“Ancora oggi, nel 2020, nel reparto operativo dei Carabinieri c`è qualcuno che passa gli atti a qualche imputato. Siamo stanchi di questi inquinamenti probatori che vanno avanti da 11 anni”. Lo ha detto il pubblico ministero Giovanni Musarò nel corso di un intervento nel processo per i depistaggi seguiti alla morte di Stefano Cucchi. Sotto accusa ci sono otto militari dell`Arma. Il collegamento fatto dal magistrato riguarderebbe alcuni documenti depositati nella scorsa udienza dal difensore di uno degli imputati e che non sarebbero stati richiesti in modo formale. “Siamo stanchi di inquinamenti – ha detto ancora il pm – e vogliamo identificare l’autore. Sono 11 anni che subiamo depistaggi che continuano”.
La difesa. “Il pm Musarò si alza e denuncia depistaggi in atto e documenti in possesso all’imputato Testarmata che non poteva avere”. Lo scrive in un post su Facebook, l’avvocato Fabio Anselmo, legale della famiglia di Stefano Cucchi. “‘C’è un Giuda, un cavallo di Troia che speriamo di identificare – ha detto il pm Musarò, secondo il legale – che fornisce atti e documenti per una verità parziale e fuorviante’. Come dire: non abbiamo finito e non finiremo mai di subire interferenze illecite”. “All’udienza scorsa mi ero molto arrabbiato per il modo di procedere della difesa Testarmata sosprattutto in possesso di documenti che non erano nel fascicolo. Mi ero opposto alla loro produzione ed utilizzo chiedendo esplicitamente lumi sulle modalità con le quali ne era venuto in possesso. Avevo ragione”. Lo ha spiegato l’avvocato Fabio Anselmo, legale di parte civile per la famiglia di Stefano Cucchi, riguardo alle parole del pm Musarò di oggi davanti.
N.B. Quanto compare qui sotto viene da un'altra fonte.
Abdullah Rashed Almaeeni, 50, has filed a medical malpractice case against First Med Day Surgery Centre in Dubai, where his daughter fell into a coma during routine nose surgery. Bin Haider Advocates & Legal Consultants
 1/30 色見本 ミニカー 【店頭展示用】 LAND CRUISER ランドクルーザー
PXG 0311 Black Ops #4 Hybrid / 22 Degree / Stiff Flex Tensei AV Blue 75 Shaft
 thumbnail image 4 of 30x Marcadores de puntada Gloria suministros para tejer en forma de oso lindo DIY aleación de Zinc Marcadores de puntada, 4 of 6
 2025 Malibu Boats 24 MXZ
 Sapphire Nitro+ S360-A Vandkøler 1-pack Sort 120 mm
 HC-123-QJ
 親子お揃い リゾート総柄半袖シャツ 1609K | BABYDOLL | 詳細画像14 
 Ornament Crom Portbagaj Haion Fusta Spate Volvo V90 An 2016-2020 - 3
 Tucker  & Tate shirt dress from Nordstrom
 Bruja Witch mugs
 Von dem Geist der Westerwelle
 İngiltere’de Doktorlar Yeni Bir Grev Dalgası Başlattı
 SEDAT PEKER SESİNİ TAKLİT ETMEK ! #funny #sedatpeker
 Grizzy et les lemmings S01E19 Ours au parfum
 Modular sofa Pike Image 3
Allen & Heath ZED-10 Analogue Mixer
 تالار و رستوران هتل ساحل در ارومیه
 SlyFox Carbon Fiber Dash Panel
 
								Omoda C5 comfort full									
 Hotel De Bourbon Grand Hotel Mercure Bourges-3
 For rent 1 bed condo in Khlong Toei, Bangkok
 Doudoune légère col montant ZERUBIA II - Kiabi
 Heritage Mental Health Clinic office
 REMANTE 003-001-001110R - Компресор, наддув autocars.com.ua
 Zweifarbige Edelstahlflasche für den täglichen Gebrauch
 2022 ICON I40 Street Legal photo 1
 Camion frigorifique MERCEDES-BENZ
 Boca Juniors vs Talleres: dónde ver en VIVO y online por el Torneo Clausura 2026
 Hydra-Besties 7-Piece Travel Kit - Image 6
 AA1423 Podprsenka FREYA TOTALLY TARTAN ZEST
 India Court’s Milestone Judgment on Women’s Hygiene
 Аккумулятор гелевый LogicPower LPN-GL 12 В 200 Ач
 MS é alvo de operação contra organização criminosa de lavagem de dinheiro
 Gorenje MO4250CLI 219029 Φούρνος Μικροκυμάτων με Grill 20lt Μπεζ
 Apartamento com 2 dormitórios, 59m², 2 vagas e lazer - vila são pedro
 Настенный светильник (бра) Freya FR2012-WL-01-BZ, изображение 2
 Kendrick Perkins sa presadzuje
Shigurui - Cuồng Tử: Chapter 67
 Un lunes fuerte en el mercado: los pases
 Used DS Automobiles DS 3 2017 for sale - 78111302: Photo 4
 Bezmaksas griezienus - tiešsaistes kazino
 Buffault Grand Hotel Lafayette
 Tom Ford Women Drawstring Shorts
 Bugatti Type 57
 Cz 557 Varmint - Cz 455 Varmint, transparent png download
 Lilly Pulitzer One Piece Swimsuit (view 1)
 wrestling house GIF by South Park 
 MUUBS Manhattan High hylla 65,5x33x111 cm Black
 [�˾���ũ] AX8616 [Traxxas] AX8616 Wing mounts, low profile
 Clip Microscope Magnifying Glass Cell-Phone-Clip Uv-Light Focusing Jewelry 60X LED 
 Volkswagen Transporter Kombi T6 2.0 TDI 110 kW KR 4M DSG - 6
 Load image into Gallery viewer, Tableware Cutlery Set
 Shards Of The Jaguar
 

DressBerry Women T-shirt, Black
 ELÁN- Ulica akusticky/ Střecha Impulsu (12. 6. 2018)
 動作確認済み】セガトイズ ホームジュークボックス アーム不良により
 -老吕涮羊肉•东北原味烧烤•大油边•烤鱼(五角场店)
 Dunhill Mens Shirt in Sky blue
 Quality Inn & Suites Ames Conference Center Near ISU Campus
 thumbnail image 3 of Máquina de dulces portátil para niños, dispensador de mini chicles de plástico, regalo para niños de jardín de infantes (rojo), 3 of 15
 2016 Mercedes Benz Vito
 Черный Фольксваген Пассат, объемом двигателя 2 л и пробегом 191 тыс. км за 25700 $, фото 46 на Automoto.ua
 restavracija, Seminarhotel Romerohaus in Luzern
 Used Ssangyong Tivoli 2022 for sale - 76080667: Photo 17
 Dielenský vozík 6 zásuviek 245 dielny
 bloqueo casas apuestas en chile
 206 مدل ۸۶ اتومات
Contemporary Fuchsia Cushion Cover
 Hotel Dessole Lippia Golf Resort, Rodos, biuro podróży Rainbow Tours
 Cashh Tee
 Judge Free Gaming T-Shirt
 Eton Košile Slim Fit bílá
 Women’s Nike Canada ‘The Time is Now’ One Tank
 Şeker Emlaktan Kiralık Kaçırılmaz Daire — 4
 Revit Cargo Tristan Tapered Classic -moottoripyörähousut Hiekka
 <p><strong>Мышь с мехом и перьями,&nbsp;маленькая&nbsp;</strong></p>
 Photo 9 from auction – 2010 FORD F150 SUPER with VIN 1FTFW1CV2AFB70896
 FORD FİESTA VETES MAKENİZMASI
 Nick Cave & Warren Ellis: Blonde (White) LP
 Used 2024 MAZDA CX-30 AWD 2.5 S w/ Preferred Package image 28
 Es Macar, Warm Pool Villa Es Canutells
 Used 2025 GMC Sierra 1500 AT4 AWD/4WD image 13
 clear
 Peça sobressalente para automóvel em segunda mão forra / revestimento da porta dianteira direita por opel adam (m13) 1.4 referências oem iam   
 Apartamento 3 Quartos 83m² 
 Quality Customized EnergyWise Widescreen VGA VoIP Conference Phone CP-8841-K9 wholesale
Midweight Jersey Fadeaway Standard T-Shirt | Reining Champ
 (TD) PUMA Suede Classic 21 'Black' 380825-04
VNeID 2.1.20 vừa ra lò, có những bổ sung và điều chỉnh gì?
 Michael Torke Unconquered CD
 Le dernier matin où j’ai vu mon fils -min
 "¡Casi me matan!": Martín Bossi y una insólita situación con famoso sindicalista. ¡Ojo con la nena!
La sorella. “Ho sempre nutrito e continuo a nutrire profondo rispetto per L`Arma dei Carabinieri. Ritengo lo meriti assolutamente. Oggi però, di fronte ai nuovi fatti, alzo le braccia. Abbiamo un Cucchi Quater. Il lupo perde il pelo ma non il vizio”. Lo ha scritto Ilaria Cucchi, sorella di Stefano, su Facebook in merito alle dichiarazioni del pm Giovanni Musarò in aula che ha denunciato il perpetuarsi di depistaggi.
L’Arma. “Ci rendemmo conto che c’erano due annotazioni di servizio diverse tra loro ancorchè avessero la stessa data e protocollo”. E` quanto affermato dal capitano dei carabinieri Nico Blanco, ex comandante della compagnia Montesacro, sentito come testimone. Nel corso della sua ricostruzione Blanco ha di fatto ricordato che il suo collega, il capitano Tiziano Testarmata già in servizio al nucleo investigativo (e sotto accusa nel processo, con altri 7 militari dell’Arma), mise in evidenza la presenza di falsi, in merito alle condizioni di salute di Stefano dopo il suo arresto. Blanco ha detto di aver pensato che lo stesso Testarmata avrebbe informato l`autorità inquirente.